Les hommes et la burqa
Denise Bombardier
Changeons la perspective. Imaginons que dans l’islam, ce soit les hommes qui portent la burqa. Ce soit les hommes qu’on lapide pour adultère, ce soit eux qui après avoir été violés sont égorgés par leurs sœurs et leurs mères au nom de l’honneur. Ce soit les hommes, couverts de la tête aux pieds, la figure compressée par un grillage tissé si serré que la vision en est très affaiblie, qui doivent être accompagnés d’une femme, voire d’une petite fille pour sortir de chez eux. Ce soit aussi les hommes qu’on refuse de soigner et de scolariser comme en Afghanistan.
Malala, la petite Pakistanaise, porte-parole des filles bafouées, qui, attaquée par des fous de Dieu, a failli mourir et qui a reçu le Prix Nobel de la paix, s’appellerait Mohammed ou Hassan.
Réalité inversée
Des hommes en burqa, en niqab ou voilés de la tête aux pieds circuleraient dans nos villes, marchant à distance respectueuse derrière leurs femmes. Les bras chargés de sacs divers l’été à 32 degrés Celsius, on les croiserait dans nos marchés publics précédés de leur épouse en short et t-shirt, les pieds chaussés de sandales ouvertes.
Comment réagiraient les hommes de chez nous si la réalité était inversée? Que diraient messieurs Trudeau, Mulcair et Couillard, si enclins à la tolérance et au respect de lois votées dans le passé, avant qu’on puisse même imaginer des femmes ainsi vêtues dans nos villes, si c’était leur propre sexe qui subissait cette inégalité à cause d’une culture ancestrale qui prend sa source dans la peur panique de l’autre sexe et que toutes les religions d’ailleurs ont intégrée au fil de l’histoire?
Seraient-ils si convaincus du bien-fondé de leurs arguments en faveur du port de la burqa ou du niqab s’ils devaient être portés par des mâles au nom d’une interprétation rétrograde de leur foi?
Porter le niqab
Pour connaître l’effet que produit ce vêtement, il faut l’avoir porté. Il y a quelques années, j’ai acheté un niqab lors d’un séjour aux Émirats. La première fois que je l’ai revêtu, je me suis effrayée moi-même en regardant dans le miroir cette non-personne que j’étais devenue.
Le regard que j’ai dévisagé dans la glace m’était étranger.

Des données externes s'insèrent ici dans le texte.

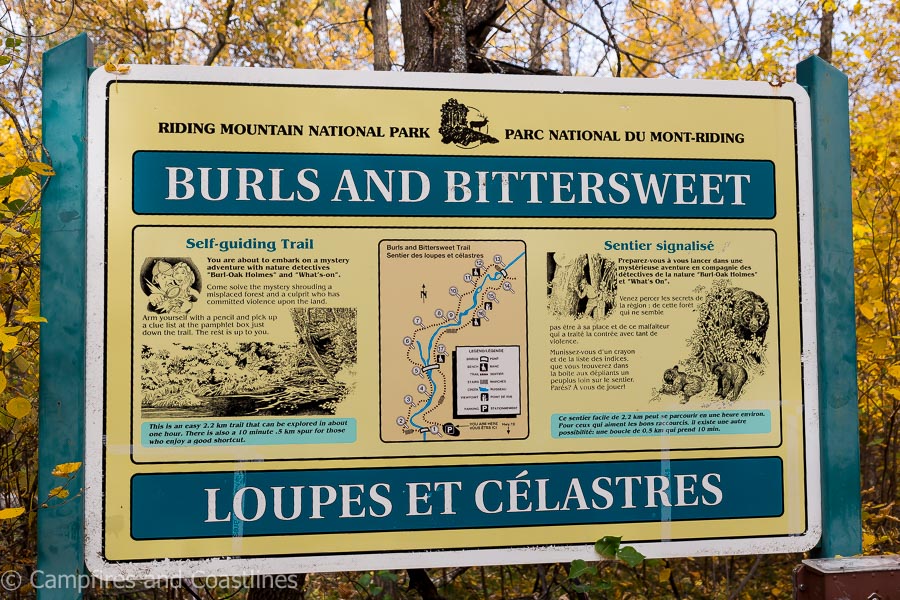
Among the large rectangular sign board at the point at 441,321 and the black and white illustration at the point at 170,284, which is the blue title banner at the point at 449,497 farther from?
the black and white illustration at the point at 170,284

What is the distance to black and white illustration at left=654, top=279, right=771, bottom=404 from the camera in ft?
8.77

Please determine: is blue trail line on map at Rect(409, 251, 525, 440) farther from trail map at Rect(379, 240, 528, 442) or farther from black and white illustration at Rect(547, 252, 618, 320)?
black and white illustration at Rect(547, 252, 618, 320)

Je n’étais plus moi. Je n’existais plus. Je me suis présentée ainsi à des amies et j’ai vu la sidération dans leurs yeux. C’est une expérience aussi perturbante que douloureuse.
Le Canada serait donc condamné, en vertu de la Charte, à accepter comme l’expression de la liberté individuelle, cette pratique culturelle aliénante débarquée dans la modernité.

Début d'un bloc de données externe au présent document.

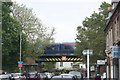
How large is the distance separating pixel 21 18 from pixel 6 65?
9.66 metres

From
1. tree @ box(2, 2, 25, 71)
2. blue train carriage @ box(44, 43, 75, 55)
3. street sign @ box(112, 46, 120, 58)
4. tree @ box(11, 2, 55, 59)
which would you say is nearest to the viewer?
street sign @ box(112, 46, 120, 58)

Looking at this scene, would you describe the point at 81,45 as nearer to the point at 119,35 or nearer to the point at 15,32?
the point at 15,32

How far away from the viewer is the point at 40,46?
191 ft

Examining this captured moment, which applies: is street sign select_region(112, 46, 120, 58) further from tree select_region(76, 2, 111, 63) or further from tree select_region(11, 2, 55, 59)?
tree select_region(11, 2, 55, 59)

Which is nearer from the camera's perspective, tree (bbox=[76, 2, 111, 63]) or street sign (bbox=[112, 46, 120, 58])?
street sign (bbox=[112, 46, 120, 58])

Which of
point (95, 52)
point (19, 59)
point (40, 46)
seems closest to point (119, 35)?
point (95, 52)

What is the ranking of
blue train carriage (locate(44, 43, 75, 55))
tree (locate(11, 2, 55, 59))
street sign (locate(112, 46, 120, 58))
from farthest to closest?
blue train carriage (locate(44, 43, 75, 55)) → tree (locate(11, 2, 55, 59)) → street sign (locate(112, 46, 120, 58))

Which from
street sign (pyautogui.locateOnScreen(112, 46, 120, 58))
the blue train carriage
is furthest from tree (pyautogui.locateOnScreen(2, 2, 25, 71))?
the blue train carriage

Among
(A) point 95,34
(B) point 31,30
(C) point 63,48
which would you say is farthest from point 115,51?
(C) point 63,48

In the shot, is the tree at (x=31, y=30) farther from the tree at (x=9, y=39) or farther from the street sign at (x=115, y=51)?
the street sign at (x=115, y=51)

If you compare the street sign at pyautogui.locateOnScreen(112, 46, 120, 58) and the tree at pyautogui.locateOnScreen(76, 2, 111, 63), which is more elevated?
the tree at pyautogui.locateOnScreen(76, 2, 111, 63)

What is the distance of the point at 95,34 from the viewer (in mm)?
46500

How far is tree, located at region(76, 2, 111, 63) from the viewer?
46.1 metres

Serait-ce un aveuglement nourri de préjugés de croire que si cette pratique et ce qu’elle indique de la conception de la femme s’appliquait sur la terre plutôt aux hommes, les lois seraient différentes et la notion de droits individuels et collectifs plus sujette à interprétation.

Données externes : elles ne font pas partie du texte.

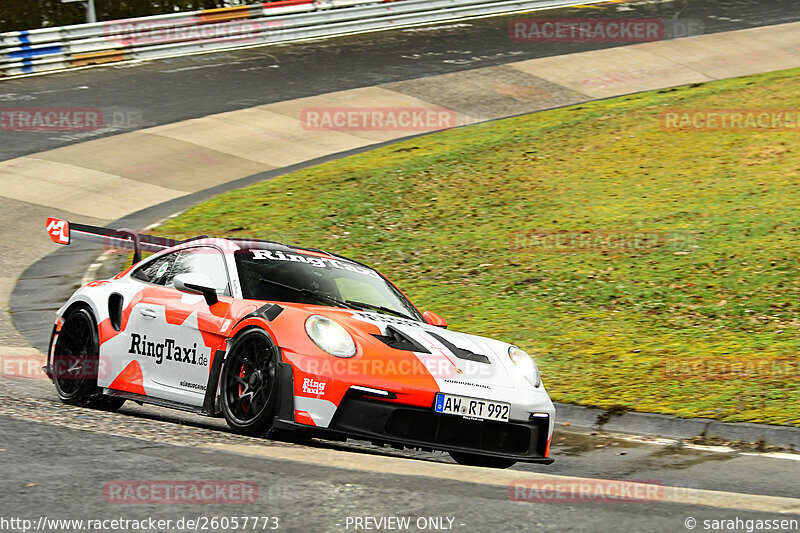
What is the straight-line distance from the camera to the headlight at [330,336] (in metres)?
6.48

J’ai toujours cru que si le droit à l’avortement avait dû être un combat fondamental des femmes contre une majorité d’hommes, c’est que ces derniers ne se sentaient pas concernés.
Si lors de l’accouplement c’est l’homme plutôt que la femme qui tombait enceint, l’avortement aurait été légalisé il y a des siècles. Science-fiction? Certes, mais qui donc peut écarter cette interrogation sans une part de doute?